**Written task A**
Return every line of the entries that contains the word "Each", matching case exactly.

begin Passage

Slots: 1
Deadlines
Internal Deadline: Contact ORIF.
LOI: December 1, 2022, 5pm ET
External Deadline: February 23, 2023, 11:59pm ET
Award Information
Award Type: Grants and Interagency Agreements
Estimated Number of Awards: 10 to 14
Anticipated Award Amount: A multi-institutional team, whether applied for as a prime applicant with subawards or as collaborative applications, is limited to a request of a total award of no more than $1,000,000.
Who May Serve as PI: Individuals with the skills, knowledge, and resources necessary to carry out the proposed research as a Principal Investigator (PI) are invited to work with their organizations to develop an application. Individuals from underrepresented groups as well as individuals with disabilities are always encouraged to apply.
Link to Award: https://science.osti.gov/grants/FOAs/-/media/grants/pdf/foas/2023/SC_FOA_0002849.pdf
Process for Limited Submissions
PIs must submit their application as a Limited Submission through the Office of Research Application Portal: https://rii.usc.edu/oor-portal/.
Materials to submit include:
- (1) Single Page Proposal Summary (0.5” margins; single-spaced; font type: Arial, Helvetica, or Georgia typeface; font size: 11 pt). Page limit includes references and illustrations. Pages that exceed the 1-page limit will be excluded from review.
- (2) CV – (5 pages maximum)
Note: The portal requires information about the PIs and Co-PIs in addition to department and contact information, including the 10-digit USC ID#, Gender, and Ethnicity. Please have this material prepared before beginning this application.

end Passage
begin Material provided

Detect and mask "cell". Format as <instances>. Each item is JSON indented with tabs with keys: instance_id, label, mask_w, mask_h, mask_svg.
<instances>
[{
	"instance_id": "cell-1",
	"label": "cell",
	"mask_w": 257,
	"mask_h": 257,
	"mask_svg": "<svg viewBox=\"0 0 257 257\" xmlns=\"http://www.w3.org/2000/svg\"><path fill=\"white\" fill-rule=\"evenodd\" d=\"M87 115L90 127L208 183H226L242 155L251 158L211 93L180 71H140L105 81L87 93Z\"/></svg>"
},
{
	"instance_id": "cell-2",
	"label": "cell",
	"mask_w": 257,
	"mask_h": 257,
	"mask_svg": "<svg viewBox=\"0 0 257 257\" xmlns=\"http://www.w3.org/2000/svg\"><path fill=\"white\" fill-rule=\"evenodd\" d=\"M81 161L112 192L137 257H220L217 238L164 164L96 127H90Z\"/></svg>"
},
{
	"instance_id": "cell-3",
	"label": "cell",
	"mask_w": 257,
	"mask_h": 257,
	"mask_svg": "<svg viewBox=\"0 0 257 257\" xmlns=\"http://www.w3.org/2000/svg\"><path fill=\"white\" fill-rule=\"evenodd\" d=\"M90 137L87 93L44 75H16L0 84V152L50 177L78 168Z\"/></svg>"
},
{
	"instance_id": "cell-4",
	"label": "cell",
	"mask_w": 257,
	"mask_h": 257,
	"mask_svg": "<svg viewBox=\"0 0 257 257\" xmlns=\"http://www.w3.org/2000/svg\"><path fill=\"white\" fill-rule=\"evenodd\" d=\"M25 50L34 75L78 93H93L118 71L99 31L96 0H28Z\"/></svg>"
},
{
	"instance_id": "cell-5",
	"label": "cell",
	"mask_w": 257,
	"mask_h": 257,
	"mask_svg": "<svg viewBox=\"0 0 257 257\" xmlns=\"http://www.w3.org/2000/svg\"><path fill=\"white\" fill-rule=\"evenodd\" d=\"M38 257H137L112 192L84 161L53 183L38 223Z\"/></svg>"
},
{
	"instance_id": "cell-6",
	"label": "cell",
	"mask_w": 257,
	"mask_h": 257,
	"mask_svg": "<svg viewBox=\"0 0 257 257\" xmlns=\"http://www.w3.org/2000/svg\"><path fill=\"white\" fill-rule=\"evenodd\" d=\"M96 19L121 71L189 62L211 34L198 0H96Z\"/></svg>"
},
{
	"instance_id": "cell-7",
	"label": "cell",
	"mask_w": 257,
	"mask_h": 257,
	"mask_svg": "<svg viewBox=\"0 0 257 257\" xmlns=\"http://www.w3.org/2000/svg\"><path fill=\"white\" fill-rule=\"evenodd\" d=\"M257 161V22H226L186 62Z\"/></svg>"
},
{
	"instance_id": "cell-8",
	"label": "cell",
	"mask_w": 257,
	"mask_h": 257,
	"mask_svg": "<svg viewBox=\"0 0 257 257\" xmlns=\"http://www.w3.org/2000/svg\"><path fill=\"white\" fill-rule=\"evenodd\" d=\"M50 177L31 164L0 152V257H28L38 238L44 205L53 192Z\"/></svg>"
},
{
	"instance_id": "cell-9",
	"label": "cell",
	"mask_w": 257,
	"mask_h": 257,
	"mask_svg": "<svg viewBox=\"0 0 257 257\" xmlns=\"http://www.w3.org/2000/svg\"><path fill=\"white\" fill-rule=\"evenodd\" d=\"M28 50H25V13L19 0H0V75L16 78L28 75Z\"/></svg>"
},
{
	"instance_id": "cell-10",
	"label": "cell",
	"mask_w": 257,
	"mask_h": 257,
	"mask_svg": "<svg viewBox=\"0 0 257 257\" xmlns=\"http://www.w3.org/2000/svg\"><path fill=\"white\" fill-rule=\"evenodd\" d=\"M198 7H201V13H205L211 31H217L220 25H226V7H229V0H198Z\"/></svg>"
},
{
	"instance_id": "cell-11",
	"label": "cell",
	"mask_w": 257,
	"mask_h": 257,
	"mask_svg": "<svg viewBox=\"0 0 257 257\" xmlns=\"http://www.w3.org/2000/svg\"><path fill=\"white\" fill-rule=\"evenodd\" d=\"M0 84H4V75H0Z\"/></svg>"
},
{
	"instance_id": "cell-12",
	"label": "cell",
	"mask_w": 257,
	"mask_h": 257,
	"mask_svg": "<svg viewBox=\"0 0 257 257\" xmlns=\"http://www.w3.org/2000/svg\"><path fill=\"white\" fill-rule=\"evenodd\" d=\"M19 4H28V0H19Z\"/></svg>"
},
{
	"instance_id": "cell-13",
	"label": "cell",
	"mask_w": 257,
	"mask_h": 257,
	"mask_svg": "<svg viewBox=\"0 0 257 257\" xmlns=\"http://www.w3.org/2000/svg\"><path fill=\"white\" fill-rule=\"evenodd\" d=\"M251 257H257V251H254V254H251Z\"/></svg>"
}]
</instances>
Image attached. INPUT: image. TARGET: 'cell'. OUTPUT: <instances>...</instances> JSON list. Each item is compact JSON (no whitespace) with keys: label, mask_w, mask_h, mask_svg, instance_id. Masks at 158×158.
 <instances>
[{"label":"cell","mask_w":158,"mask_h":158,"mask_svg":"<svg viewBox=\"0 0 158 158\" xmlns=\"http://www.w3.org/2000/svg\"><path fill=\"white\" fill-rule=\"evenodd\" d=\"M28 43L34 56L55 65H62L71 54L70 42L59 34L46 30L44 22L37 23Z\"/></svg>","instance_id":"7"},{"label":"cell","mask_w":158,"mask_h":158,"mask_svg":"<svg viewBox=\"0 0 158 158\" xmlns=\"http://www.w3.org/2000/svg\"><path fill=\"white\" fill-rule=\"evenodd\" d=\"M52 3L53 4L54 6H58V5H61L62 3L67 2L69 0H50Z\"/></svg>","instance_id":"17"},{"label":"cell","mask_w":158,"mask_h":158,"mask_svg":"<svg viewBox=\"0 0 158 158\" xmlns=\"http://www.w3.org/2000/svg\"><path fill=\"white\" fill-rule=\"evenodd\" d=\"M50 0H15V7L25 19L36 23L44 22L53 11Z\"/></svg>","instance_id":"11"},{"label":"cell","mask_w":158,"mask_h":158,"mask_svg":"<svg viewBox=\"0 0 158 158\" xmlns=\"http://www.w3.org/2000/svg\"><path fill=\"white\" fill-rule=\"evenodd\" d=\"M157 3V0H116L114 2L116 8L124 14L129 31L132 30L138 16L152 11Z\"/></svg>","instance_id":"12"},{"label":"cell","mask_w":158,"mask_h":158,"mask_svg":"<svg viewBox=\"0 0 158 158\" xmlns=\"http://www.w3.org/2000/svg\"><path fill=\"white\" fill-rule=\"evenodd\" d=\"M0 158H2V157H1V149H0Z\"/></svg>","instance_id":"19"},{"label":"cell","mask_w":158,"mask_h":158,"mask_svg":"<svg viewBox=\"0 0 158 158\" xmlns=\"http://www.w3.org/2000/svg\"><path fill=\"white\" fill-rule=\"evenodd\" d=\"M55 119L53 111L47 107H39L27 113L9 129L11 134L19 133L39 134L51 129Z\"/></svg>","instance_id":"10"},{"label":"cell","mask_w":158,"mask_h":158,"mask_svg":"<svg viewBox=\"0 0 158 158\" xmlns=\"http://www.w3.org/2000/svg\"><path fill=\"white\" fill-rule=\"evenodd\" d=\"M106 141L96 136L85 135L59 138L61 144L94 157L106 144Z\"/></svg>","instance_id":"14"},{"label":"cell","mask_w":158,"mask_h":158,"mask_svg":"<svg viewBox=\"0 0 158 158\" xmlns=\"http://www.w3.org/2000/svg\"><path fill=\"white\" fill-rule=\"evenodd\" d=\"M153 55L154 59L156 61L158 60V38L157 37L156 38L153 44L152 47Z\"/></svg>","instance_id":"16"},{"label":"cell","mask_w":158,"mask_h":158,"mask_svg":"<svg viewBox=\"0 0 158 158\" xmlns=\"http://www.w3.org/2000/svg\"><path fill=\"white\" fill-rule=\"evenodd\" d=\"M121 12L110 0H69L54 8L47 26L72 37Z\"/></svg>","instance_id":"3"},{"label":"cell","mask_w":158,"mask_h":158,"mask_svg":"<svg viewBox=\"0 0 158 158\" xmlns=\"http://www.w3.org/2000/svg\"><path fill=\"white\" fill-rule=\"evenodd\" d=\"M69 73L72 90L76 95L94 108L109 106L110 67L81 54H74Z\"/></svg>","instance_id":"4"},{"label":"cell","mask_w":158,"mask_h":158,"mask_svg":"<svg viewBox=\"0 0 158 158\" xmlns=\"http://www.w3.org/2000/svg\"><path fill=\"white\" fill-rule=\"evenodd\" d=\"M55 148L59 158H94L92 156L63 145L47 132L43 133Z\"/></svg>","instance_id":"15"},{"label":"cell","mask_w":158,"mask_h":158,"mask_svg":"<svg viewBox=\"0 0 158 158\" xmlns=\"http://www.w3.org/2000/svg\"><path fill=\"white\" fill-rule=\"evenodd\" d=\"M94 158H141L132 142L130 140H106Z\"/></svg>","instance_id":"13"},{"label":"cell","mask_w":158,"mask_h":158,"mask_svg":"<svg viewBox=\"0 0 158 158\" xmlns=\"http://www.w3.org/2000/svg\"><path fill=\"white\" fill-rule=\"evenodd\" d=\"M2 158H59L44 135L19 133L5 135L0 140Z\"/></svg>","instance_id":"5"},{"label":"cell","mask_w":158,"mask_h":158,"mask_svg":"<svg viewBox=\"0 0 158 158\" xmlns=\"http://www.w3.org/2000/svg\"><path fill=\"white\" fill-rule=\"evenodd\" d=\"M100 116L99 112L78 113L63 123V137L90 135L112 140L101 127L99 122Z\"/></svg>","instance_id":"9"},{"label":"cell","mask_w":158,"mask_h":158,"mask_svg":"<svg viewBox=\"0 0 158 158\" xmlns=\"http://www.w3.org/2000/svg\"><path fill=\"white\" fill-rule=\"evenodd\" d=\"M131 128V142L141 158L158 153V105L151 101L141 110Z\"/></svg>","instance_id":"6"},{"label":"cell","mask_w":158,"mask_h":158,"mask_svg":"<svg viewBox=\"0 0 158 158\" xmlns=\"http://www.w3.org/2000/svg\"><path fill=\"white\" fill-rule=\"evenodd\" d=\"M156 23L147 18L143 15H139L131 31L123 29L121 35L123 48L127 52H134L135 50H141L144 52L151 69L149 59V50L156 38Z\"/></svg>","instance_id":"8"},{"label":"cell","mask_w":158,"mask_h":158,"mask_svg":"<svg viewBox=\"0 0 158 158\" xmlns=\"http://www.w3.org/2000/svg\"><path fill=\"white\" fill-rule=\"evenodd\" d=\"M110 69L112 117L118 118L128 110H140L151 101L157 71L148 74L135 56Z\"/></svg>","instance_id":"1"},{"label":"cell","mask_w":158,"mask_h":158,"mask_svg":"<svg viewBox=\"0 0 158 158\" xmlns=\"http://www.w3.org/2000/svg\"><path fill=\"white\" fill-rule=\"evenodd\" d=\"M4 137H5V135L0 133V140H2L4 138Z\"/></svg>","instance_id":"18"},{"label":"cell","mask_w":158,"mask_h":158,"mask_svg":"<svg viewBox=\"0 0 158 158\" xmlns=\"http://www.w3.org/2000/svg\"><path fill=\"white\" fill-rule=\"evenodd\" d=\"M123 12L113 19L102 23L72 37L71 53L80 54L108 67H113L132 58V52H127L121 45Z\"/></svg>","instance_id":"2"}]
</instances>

end Material provided

**Written task B**
Rewrite the portion of the grant notice between "Materials to submit" and "(5 pages maximum)", inclusive, changing "Proposal Summary" to "Project Summary".

**Worked answer A**
Detect and mask "cell". Format as <instances>. Each item is JSON indented with tabs with keys: instance_id, label, mask_w, mask_h, mask_svg.
Image attached. INPUT: image. TARGET: 'cell'. OUTPUT: <instances>...</instances> JSON list. Each item is compact JSON (no whitespace) with keys: label, mask_w, mask_h, mask_svg, instance_id. Masks at 158×158.

**Worked answer B**
Materials to submit include:
- (1) Single Page Project Summary (0.5” margins; single-spaced; font type: Arial, Helvetica, or Georgia typeface; font size: 11 pt). Page limit includes references and illustrations. Pages that exceed the 1-page limit will be excluded from review.
- (2) CV – (5 pages maximum)